Configure ES Security

To use the ES security information in LDAP, you will need to configure ES security in ESCWA:

1. In the menu bar, click Security.

   This opens the Defined External Security Managers page.

2. Click + Add.

   This opens the External Security Manager Configuration dialog box.

3. In the Name field, type a descriptive name.
4. In the Module field, type mldap_esm.
5. In the Connection Path field, type the connection path and port number to your LDAP server.
   Note: ldap://servername or ldaps://servername to use an SSL-secured connection, if your LDAP client and server support SSL.
6. In the Authorized ID and Password fields, type the credentials that the MLDAP ESM module requires to connect.

   The user should have read, write, and modify access to the Enterprise Server user, group, and resource objects in the LDAP repository.

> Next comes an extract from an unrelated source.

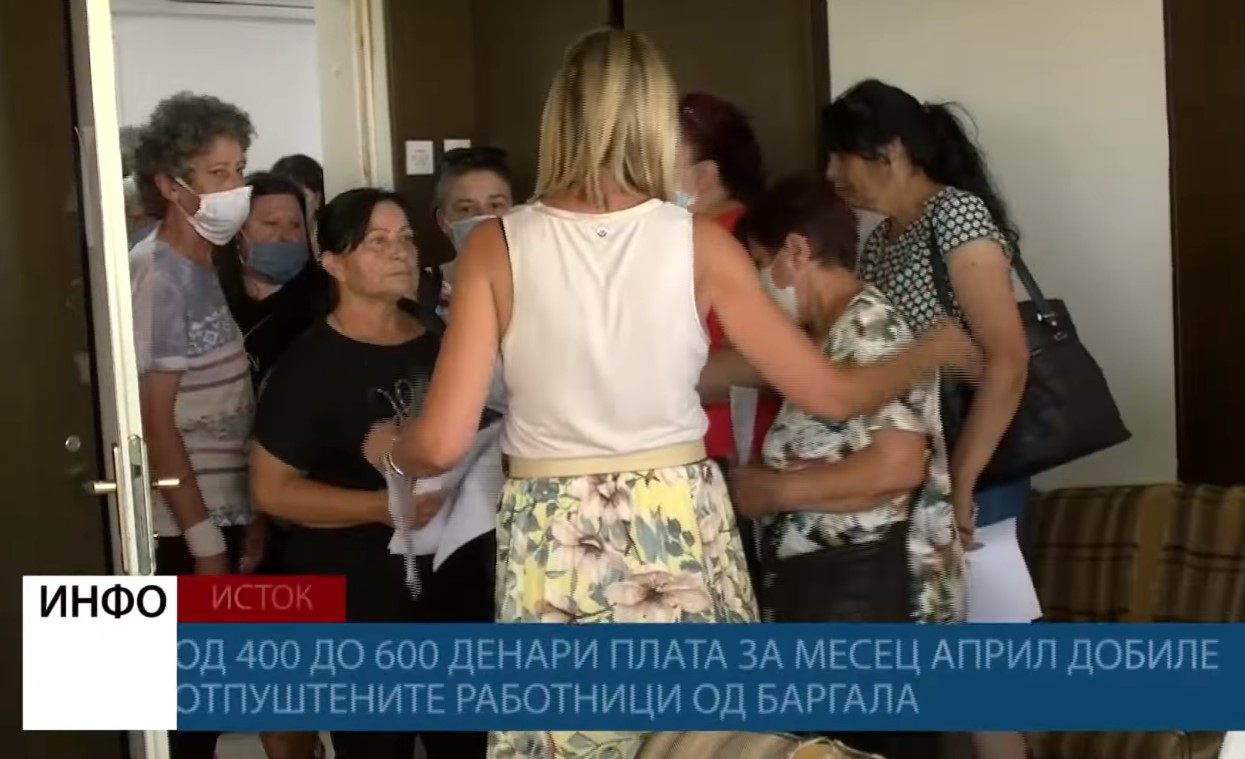 МИЗЕРИЈА: Од 400 до 600 ДЕНАРИ ПЛАТА за април добиле отпуштените работници од БАРГАЛА (Видео)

   Note: You can use the Micro Focus Vault Facility to store a secret for the Authorized ID and Password fields. These fields can be specified using the forms:

   mfsecret:configuration-name:secret-path

   or:

   mfsecret::secret-path

   or:

   mfsecret:secret-path

7. In the Description field, type a description.
8. In the Configuration Information field, you can add a number of directives to alter the default behavior. Configure this for your particular LDAP repository requirements. A typical configuration might be:

   [LDAP]
   base=CN=Micro Focus,CN=Program Data,DC=somecorp,DC=com
   user container=CN=user-container
   group container=CN=group-container
   resource container=CN=resource-container
   [Verify]
   Mode=MF-hash

9. In the Cache limit field, sets the size of the LDAP search-result cache.
10. In the Cache TTL field, parameter sets the lifetime of entries in the LDAP search-result cache.
11. Click Save.
12. Alter the security configuration for MF Directory Server, ES Default Security, and/or specific ES servers to use your new Security Manager.

See MLDAP ESM Module for information on configuring the module to match your AD setup.